Il est important de comprendre qu’un échocardiogramme peut être tout à fait normal au moment du diagnostic.

En effet, cet examen ne permet pas à lui seul de confirmer ou d’exclure une péricardite. Le diagnostic repose avant tout sur la description des symptômes, l’examen médical et les autres examens complémentaires.

L’échocardiogramme joue surtout un rôle de surveillance.

Il permet de vérifier la présence de liquide autour du cœur, d’en évaluer l’importance et d’en suivre l’évolution.

Évolution et suivi

Même si l’évolution de la péricardite aiguë est généralement favorable, un suivi médical demeure important.

Ce suivi permet de s’assurer :

  • de la disparition de l’inflammation;
  • de l’absence de complications;
  • de la bonne tolérance des médicaments prescrits;
  • de l’évolution d’un éventuel épanchement péricardique;
  • de détecter rapidement une récidive si elle survient.

 

Certaines personnes peuvent présenter une réapparition des symptômes ou des épisodes répétés de péricardite dans les mois suivant le diagnostic initial.

Heureusement, dans la grande majorité des cas, l’évolution est favorable et la récupération est complète.

Quand consulter à nouveau ?

Bien que la plupart des péricardites guérissent avec un traitement relativement simple, il est important de reconsulter si les symptômes persistent, réapparaissent ou s’aggravent.

Une nouvelle douleur thoracique, un essoufflement qui s’aggrave ou une détérioration de l’état général doivent également motiver une réévaluation médicale.

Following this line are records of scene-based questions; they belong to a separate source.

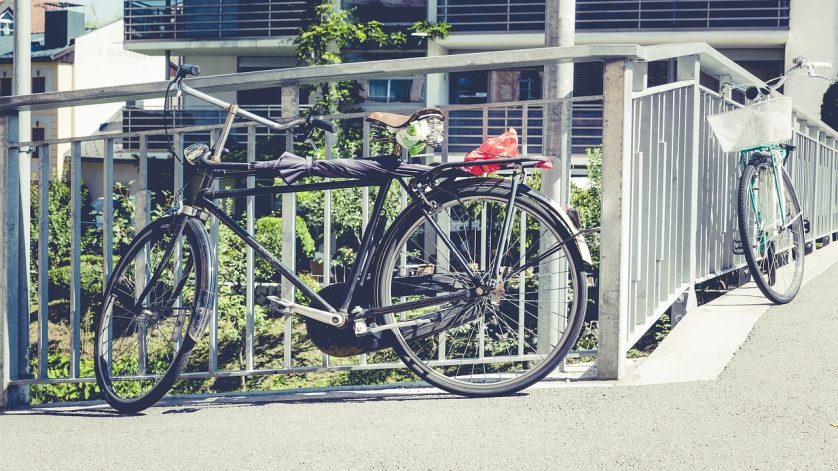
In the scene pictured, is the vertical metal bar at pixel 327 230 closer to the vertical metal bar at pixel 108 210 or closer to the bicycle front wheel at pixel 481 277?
the bicycle front wheel at pixel 481 277

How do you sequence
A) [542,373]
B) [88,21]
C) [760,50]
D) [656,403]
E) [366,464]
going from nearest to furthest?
[366,464], [656,403], [542,373], [760,50], [88,21]

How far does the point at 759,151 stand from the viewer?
6.50m

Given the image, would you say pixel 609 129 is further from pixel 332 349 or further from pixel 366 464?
pixel 366 464

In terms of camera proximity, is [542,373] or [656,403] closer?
[656,403]

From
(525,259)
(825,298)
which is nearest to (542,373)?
(525,259)

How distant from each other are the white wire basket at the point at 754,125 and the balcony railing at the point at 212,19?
2139 cm

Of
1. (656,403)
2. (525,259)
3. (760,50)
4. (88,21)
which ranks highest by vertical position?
(88,21)

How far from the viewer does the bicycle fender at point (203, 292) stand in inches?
183

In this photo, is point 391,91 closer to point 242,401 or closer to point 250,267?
point 250,267

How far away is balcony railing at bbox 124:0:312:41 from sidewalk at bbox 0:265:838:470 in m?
23.1

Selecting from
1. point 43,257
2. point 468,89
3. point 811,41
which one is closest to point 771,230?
point 43,257

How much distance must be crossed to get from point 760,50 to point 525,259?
22777 millimetres

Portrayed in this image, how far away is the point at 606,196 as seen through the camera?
4410 millimetres

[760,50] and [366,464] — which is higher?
[760,50]
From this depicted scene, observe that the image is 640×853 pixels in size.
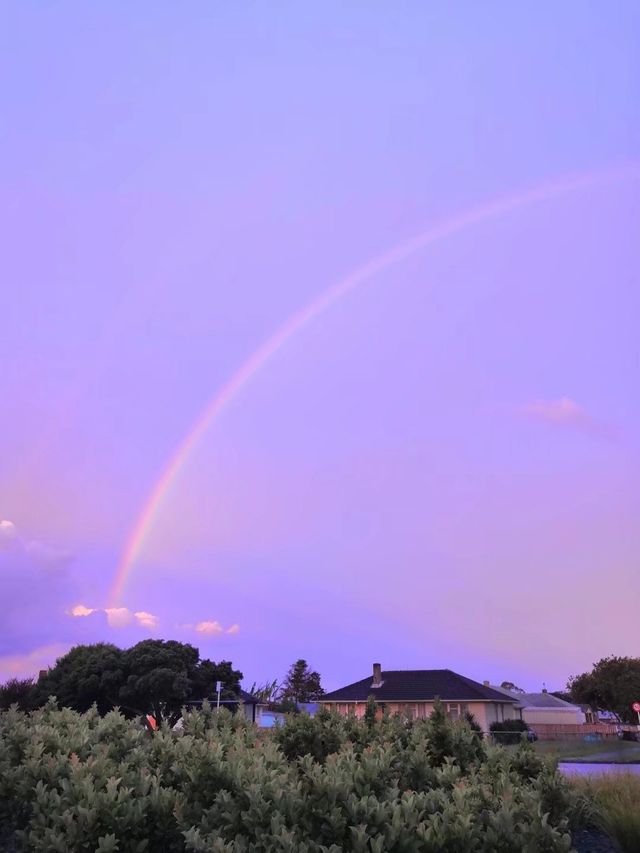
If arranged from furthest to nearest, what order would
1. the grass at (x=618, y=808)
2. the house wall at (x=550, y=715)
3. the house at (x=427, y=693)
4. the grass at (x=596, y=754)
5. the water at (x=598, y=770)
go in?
1. the house wall at (x=550, y=715)
2. the house at (x=427, y=693)
3. the grass at (x=596, y=754)
4. the water at (x=598, y=770)
5. the grass at (x=618, y=808)

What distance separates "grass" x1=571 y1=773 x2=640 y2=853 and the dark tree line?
43.0 meters

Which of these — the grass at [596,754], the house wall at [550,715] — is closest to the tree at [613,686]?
the house wall at [550,715]

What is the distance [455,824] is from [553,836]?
0.55 meters

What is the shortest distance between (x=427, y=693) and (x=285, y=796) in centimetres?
5348

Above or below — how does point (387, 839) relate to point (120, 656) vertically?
below

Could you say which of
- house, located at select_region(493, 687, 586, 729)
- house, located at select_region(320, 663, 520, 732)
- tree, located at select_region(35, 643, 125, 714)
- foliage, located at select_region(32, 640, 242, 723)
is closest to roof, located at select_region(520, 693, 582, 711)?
house, located at select_region(493, 687, 586, 729)

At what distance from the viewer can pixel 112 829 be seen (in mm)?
4965

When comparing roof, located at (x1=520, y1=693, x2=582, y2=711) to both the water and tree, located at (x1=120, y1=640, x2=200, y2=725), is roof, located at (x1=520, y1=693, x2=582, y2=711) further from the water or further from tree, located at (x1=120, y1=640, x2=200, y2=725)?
the water

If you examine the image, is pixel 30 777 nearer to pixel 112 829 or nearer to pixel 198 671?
pixel 112 829

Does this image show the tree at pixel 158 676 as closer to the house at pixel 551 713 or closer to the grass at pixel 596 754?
the grass at pixel 596 754

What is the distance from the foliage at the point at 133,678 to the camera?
48.1 metres

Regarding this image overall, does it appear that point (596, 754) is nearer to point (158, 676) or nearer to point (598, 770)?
point (598, 770)

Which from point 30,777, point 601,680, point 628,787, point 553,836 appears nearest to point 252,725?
point 30,777

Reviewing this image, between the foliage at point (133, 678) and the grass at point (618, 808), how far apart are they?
4298 cm
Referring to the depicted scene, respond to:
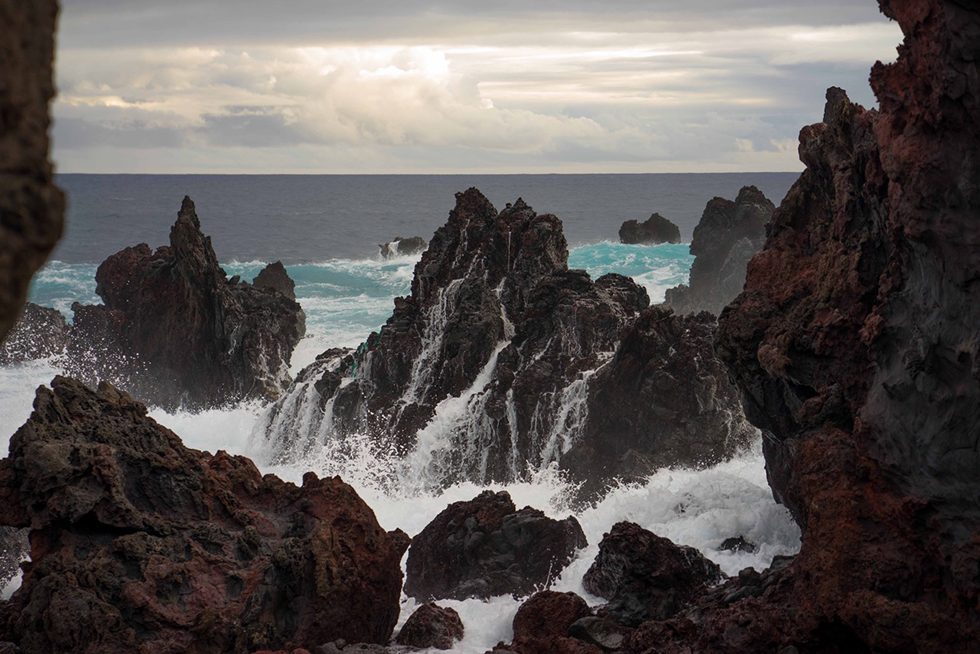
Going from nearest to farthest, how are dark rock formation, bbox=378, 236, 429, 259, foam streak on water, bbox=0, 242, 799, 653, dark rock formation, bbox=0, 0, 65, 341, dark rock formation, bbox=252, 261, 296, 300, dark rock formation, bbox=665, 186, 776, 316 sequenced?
dark rock formation, bbox=0, 0, 65, 341, foam streak on water, bbox=0, 242, 799, 653, dark rock formation, bbox=252, 261, 296, 300, dark rock formation, bbox=665, 186, 776, 316, dark rock formation, bbox=378, 236, 429, 259

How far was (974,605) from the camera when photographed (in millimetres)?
10688

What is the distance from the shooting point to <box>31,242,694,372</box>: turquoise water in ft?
189

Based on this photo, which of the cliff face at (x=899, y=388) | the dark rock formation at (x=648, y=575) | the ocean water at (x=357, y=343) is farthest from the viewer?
the ocean water at (x=357, y=343)

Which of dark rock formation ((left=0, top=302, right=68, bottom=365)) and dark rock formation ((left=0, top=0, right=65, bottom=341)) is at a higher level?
dark rock formation ((left=0, top=0, right=65, bottom=341))

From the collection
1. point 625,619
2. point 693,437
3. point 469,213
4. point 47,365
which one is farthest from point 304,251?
point 625,619

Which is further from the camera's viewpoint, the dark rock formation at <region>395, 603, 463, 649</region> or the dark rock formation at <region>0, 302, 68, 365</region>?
the dark rock formation at <region>0, 302, 68, 365</region>

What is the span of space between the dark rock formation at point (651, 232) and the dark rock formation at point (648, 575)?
73042mm

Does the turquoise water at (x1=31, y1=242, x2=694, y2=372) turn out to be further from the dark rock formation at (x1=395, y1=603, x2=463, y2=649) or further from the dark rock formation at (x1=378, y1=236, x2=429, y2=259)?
the dark rock formation at (x1=395, y1=603, x2=463, y2=649)

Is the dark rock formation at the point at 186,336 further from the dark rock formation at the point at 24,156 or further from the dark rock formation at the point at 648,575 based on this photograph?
the dark rock formation at the point at 24,156

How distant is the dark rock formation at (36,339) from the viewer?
43.6 metres

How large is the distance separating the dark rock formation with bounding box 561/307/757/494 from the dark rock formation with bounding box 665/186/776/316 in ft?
91.6

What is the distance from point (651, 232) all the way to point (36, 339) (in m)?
56.4

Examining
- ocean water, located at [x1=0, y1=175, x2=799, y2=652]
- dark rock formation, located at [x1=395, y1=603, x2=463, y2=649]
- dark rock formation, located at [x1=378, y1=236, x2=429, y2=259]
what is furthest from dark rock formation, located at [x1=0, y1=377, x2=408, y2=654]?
dark rock formation, located at [x1=378, y1=236, x2=429, y2=259]

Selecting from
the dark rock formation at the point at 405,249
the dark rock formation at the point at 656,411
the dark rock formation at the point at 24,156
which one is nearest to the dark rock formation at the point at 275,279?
the dark rock formation at the point at 656,411
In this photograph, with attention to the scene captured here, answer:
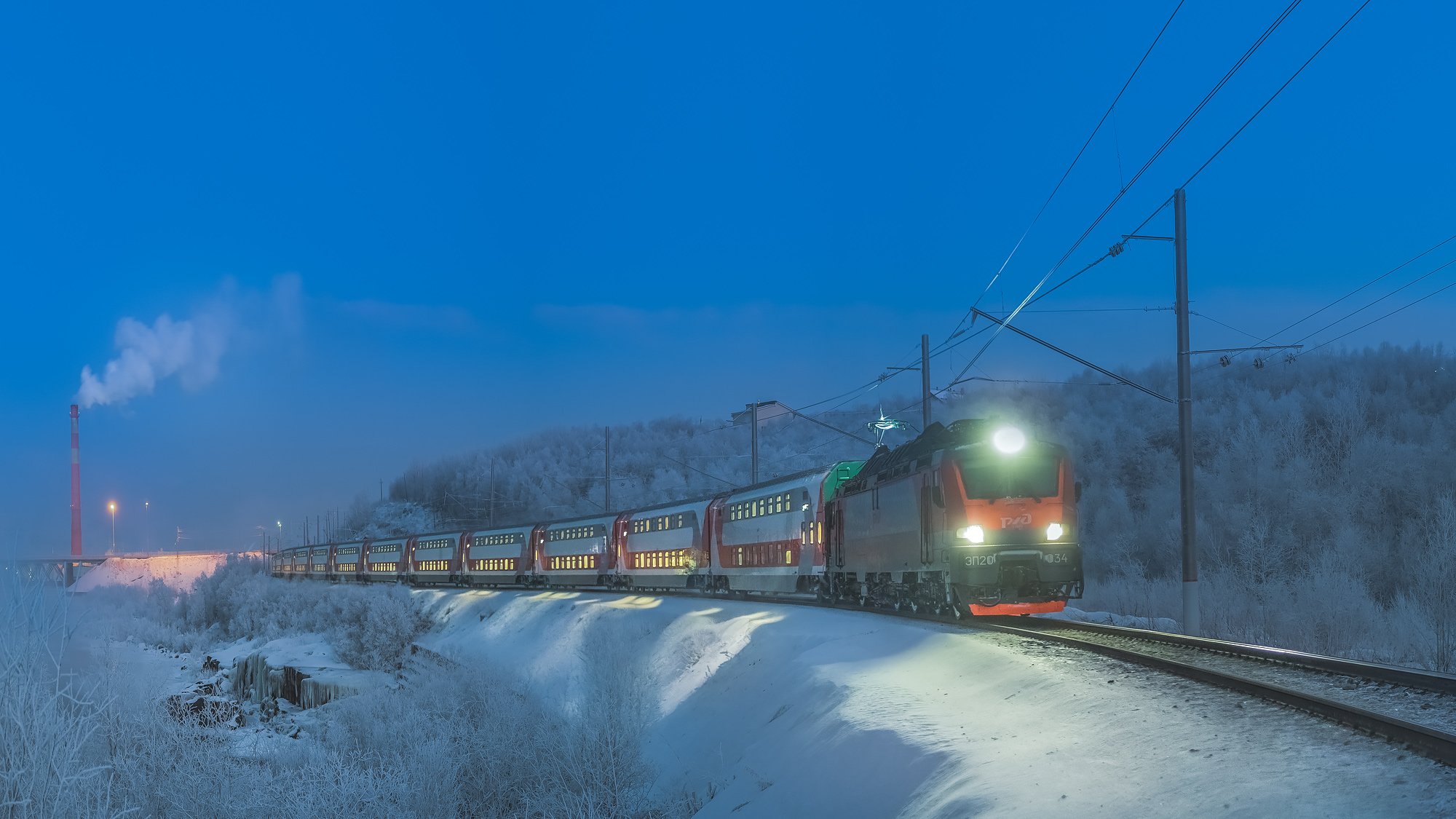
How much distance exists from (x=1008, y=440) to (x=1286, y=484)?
32.3 m

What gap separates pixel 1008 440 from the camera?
19.1 meters

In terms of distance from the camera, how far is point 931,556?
64.2ft

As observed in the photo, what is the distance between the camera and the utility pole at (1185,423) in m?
19.1

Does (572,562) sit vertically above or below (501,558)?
above

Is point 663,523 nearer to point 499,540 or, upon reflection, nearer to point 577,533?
point 577,533

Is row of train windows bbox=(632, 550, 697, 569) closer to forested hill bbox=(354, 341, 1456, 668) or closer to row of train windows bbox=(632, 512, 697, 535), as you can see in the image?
row of train windows bbox=(632, 512, 697, 535)

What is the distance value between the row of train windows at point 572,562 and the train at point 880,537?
78mm

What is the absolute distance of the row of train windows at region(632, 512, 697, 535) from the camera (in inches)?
1491

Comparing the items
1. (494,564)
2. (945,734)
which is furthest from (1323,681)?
(494,564)

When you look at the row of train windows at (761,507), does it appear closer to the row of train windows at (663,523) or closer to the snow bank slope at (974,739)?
the row of train windows at (663,523)

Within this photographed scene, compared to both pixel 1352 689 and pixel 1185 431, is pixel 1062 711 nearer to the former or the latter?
pixel 1352 689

Cette consultation permettra de vérifier que l’évolution est normale et, au besoin, d’ajuster le traitement ou la fréquence des visites de suivi.

En résumé

La péricardite est une inflammation de l’enveloppe du cœur appelée péricarde.

Elle est le plus souvent d’origine virale et évolue généralement de façon favorable.

Le symptôme principal est une douleur thoracique particulière, souvent influencée par la respiration et la position du corps.

À l’examen, un bruit caractéristique appelé frottement péricardique peut parfois être entendu, reflétant la perte du glissement normal autour du cœur.

Dans certains cas, une accumulation de liquide peut se former autour du cœur.

Lorsque cette accumulation est importante ou survient rapidement, elle peut comprimer le cœur et nécessiter une attention particulière.

L’échocardiogramme joue un rôle important dans la surveillance, même s’il peut être normal au moment du diagnostic.

Le traitement repose principalement sur des anti-inflammatoires, parfois associés à la colchicine, ainsi que sur une période de repos adaptée.

Un suivi médical est recommandé afin de s’assurer de la guérison, de surveiller l’évolution et de prévenir les récidives.

Dans la grande majorité des cas, l’évolution est favorable avec une récupération complète.